In Rhetorical Feminism and This Thing Called Hope, Cheryl Glenn introduces rhetorical feminism as a hopeful tactic and theoretical stance that can create positive change through activism; intersectional identities; and inclusive theories, practices, methods, methodologies, teaching, administration, and mentoring. Glenn describes rhetorical feminist mentoring as “a generative model of ever-expansive teaching and mutually nourishing professionalism that can be shared, passed around, and passed on. Rhetorical feminist mentoring acknowledges that we academics ‘embody’ the discipline for the next generation of scholars, and it passes along and around a legacy of values, theories, habits, and assumptions that, especially when transformed, keep the discipline rolling” (173). While Wendy Bishop did not explicitly claim to be a feminist rhetorician, teacher, or mentor, her body of work, as well as the testimonials of those who knew her well, signal her participation in exactly the kinds of activities and activism that Glenn outlines in her book.

_Collected data entries_.
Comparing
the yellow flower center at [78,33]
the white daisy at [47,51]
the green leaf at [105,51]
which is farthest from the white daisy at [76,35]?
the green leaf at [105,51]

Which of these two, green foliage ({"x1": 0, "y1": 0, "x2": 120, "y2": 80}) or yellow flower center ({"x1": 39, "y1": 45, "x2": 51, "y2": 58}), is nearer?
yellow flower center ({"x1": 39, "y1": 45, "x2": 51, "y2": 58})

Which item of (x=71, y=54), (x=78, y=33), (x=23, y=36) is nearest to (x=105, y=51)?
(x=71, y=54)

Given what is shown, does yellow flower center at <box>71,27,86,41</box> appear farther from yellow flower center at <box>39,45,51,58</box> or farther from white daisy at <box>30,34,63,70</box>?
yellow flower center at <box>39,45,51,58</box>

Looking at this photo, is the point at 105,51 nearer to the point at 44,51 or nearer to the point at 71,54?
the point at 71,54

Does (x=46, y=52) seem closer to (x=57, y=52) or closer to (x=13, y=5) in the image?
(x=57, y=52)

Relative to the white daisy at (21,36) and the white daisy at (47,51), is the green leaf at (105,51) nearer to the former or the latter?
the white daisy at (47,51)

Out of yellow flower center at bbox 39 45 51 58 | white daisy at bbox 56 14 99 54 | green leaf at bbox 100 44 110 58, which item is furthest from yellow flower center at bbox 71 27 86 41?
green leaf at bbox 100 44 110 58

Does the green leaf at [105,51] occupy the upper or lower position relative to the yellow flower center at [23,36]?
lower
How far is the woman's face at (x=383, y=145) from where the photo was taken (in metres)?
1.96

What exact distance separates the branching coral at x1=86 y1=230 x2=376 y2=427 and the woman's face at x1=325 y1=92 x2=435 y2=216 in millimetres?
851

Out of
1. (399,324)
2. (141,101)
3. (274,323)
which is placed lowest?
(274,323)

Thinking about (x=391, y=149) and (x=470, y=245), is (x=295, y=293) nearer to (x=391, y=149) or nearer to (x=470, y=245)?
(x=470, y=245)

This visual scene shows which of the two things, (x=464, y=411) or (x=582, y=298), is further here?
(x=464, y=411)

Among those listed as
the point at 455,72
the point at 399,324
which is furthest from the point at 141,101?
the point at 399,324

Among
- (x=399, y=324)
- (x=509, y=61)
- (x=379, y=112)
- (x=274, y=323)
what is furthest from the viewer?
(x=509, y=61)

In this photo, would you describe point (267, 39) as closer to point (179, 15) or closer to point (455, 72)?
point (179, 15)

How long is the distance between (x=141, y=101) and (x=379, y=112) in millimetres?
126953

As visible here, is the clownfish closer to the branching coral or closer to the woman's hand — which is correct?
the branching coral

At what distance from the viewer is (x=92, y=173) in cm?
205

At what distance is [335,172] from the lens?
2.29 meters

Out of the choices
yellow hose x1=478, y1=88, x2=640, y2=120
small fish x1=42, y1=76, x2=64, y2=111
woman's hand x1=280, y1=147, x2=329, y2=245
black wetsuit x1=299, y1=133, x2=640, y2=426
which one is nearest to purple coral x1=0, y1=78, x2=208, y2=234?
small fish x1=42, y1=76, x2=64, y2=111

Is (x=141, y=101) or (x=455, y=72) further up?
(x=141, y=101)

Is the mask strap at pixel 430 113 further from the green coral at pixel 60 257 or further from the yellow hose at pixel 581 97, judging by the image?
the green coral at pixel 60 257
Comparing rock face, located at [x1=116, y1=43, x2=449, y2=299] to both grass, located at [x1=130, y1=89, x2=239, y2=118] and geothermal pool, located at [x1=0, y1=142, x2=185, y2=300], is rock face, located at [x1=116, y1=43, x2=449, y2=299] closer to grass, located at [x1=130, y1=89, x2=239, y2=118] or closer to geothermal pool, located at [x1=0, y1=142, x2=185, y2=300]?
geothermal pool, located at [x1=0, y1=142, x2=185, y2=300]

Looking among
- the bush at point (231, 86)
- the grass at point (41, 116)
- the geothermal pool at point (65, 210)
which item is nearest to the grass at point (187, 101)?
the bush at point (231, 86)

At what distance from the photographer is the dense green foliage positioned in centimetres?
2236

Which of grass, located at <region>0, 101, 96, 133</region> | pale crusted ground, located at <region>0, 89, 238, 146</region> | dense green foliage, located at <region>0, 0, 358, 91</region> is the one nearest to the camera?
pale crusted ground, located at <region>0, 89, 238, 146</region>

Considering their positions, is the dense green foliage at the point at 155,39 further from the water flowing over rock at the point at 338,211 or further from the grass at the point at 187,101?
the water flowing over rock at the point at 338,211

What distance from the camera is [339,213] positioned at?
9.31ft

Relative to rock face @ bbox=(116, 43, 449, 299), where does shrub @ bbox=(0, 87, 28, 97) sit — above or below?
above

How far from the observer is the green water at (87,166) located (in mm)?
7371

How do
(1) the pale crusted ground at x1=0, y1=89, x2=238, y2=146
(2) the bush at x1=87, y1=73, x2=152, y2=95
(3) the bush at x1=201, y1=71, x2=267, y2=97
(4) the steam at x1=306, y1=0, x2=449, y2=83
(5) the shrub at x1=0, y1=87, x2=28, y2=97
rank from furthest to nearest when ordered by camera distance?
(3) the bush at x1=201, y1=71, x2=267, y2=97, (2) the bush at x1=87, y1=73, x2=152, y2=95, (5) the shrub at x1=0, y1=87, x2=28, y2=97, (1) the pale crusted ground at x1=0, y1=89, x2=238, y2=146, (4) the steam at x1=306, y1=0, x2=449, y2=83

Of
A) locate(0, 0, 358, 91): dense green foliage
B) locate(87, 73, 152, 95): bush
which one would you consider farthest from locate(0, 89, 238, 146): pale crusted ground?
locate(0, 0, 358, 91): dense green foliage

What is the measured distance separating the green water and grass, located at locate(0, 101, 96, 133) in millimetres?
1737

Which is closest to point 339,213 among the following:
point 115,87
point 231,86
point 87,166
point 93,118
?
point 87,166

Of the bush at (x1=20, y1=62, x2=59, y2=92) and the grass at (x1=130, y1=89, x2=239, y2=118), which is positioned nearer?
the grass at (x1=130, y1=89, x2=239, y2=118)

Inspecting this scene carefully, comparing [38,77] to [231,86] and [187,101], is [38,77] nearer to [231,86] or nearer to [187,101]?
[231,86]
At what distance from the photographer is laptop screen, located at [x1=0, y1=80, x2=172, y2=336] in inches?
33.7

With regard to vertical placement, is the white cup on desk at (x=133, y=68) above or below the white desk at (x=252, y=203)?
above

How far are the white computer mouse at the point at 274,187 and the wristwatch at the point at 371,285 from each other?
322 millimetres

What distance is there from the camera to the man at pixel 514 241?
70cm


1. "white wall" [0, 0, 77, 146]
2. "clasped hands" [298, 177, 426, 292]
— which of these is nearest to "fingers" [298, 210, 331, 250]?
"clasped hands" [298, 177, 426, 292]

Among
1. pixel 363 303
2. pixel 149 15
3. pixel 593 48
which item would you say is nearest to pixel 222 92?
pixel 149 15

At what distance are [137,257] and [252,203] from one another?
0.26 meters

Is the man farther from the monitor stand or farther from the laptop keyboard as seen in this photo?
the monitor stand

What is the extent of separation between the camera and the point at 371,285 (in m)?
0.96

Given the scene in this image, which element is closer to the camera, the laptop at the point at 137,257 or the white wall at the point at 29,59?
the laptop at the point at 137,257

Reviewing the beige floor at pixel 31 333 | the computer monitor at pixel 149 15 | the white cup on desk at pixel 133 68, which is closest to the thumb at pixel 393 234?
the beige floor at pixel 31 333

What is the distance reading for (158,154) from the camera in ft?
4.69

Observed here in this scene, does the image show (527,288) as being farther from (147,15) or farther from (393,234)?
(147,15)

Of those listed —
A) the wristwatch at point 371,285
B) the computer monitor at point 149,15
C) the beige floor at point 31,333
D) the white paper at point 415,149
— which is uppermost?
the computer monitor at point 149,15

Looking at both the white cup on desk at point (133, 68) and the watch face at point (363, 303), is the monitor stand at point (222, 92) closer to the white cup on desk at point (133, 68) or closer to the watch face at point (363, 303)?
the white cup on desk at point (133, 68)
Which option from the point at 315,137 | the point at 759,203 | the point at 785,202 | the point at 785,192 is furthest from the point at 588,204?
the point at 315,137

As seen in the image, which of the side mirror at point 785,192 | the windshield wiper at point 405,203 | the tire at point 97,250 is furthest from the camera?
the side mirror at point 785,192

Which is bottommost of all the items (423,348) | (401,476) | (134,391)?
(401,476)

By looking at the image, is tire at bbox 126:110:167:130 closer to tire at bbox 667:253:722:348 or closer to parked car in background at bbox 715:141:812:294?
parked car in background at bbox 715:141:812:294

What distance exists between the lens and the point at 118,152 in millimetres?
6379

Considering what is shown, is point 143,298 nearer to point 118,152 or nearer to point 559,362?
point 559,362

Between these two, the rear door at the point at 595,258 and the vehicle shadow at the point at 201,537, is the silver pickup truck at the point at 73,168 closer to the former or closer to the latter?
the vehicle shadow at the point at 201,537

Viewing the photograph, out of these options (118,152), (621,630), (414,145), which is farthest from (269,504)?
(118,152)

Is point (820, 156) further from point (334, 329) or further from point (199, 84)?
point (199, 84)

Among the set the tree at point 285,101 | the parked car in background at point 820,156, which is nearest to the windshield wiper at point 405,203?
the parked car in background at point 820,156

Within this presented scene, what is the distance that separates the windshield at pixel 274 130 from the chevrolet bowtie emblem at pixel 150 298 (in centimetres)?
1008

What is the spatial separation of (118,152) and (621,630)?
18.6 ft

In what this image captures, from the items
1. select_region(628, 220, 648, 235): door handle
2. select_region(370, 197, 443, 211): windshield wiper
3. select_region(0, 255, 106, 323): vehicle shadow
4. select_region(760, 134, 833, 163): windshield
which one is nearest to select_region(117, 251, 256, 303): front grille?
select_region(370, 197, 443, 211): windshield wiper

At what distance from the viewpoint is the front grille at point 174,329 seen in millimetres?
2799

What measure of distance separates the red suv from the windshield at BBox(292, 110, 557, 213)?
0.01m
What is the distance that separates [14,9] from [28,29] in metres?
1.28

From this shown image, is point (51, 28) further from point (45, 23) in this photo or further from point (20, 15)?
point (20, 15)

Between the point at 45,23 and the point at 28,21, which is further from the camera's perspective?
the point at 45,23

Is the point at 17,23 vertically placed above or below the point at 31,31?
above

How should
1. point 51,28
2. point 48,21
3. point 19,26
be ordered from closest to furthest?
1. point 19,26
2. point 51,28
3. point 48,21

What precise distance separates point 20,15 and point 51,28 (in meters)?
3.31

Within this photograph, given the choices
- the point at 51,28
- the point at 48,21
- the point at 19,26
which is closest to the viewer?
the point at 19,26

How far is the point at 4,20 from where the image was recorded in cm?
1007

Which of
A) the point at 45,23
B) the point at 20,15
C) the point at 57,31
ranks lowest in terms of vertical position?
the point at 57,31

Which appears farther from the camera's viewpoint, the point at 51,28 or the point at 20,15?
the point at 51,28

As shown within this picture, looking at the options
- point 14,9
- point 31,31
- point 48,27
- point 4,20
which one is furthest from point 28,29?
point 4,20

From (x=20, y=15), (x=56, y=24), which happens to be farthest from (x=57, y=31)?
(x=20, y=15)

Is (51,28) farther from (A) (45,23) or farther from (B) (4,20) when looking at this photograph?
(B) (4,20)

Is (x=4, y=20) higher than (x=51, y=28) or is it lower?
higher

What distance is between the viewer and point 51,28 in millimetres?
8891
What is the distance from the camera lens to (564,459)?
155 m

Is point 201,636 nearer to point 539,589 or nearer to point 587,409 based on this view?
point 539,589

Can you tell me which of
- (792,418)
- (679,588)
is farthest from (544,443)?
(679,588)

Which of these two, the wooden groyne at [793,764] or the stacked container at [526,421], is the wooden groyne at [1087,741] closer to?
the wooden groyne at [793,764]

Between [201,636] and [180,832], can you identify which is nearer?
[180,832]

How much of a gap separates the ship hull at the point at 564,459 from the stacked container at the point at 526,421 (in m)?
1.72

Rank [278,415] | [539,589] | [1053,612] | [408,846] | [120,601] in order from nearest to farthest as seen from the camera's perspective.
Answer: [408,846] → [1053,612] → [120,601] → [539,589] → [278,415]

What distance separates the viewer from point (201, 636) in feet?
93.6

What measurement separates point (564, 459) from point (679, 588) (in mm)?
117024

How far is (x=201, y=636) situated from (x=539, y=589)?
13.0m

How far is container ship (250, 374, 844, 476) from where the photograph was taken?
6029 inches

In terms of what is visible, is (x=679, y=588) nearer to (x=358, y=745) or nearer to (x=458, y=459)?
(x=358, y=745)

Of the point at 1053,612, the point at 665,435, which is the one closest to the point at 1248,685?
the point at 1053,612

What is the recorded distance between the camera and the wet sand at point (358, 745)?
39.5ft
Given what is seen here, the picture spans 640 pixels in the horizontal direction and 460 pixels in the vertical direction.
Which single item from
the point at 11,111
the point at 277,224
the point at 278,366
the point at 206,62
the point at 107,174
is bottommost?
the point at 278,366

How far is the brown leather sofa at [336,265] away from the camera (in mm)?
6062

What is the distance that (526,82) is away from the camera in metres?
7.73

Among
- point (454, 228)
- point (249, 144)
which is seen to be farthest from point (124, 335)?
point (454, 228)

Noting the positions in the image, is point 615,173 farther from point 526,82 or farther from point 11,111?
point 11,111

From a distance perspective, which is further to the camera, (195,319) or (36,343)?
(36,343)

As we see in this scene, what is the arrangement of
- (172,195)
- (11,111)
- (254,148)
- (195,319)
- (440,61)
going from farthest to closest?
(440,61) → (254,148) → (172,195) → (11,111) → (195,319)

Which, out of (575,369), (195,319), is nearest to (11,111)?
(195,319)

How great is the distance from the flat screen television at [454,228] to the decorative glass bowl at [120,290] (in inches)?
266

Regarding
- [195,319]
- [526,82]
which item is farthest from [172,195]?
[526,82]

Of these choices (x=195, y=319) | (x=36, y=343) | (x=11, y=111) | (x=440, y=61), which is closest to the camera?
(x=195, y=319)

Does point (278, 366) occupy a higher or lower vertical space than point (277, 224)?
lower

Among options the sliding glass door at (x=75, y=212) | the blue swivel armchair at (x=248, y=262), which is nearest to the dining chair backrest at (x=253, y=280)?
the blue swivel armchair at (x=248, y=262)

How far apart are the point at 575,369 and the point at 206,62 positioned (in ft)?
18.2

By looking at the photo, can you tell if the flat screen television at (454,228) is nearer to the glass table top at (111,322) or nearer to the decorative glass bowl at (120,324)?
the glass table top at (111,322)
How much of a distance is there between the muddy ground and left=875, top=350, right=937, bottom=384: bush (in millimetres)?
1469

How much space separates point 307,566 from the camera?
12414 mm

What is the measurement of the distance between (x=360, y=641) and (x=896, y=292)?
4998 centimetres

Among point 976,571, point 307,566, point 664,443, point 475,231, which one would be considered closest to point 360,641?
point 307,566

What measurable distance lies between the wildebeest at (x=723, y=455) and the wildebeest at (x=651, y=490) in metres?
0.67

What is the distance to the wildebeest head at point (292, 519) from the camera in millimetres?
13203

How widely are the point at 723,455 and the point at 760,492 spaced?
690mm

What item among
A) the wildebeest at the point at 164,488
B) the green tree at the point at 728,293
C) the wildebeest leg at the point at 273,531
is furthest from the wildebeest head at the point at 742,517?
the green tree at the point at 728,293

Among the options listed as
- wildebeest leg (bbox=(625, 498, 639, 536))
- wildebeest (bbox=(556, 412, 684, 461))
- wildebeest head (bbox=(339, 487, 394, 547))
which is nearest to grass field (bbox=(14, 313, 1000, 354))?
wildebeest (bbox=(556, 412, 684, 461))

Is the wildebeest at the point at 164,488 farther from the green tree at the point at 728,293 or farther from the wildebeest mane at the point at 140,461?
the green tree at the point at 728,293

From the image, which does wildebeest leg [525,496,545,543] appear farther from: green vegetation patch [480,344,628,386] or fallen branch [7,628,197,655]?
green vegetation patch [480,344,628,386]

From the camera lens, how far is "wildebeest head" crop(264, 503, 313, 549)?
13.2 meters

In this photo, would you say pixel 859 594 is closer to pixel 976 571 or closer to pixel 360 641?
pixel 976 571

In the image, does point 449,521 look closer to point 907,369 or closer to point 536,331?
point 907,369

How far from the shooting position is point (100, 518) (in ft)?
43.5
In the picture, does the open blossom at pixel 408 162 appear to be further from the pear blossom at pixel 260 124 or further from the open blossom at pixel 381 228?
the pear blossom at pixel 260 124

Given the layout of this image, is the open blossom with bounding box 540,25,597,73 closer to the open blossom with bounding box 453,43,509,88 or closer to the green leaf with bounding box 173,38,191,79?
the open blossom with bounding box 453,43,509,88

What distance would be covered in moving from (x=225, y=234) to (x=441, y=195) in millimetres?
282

_WRITTEN EXERCISE_.
According to the passage on rhetorical feminism, rhetorical feminist mentoring passes along and around a legacy of which things? List each one. The collected data is not required for this task.

_EXERCISE SOLUTION_.
- values
- theories
- habits
- assumptions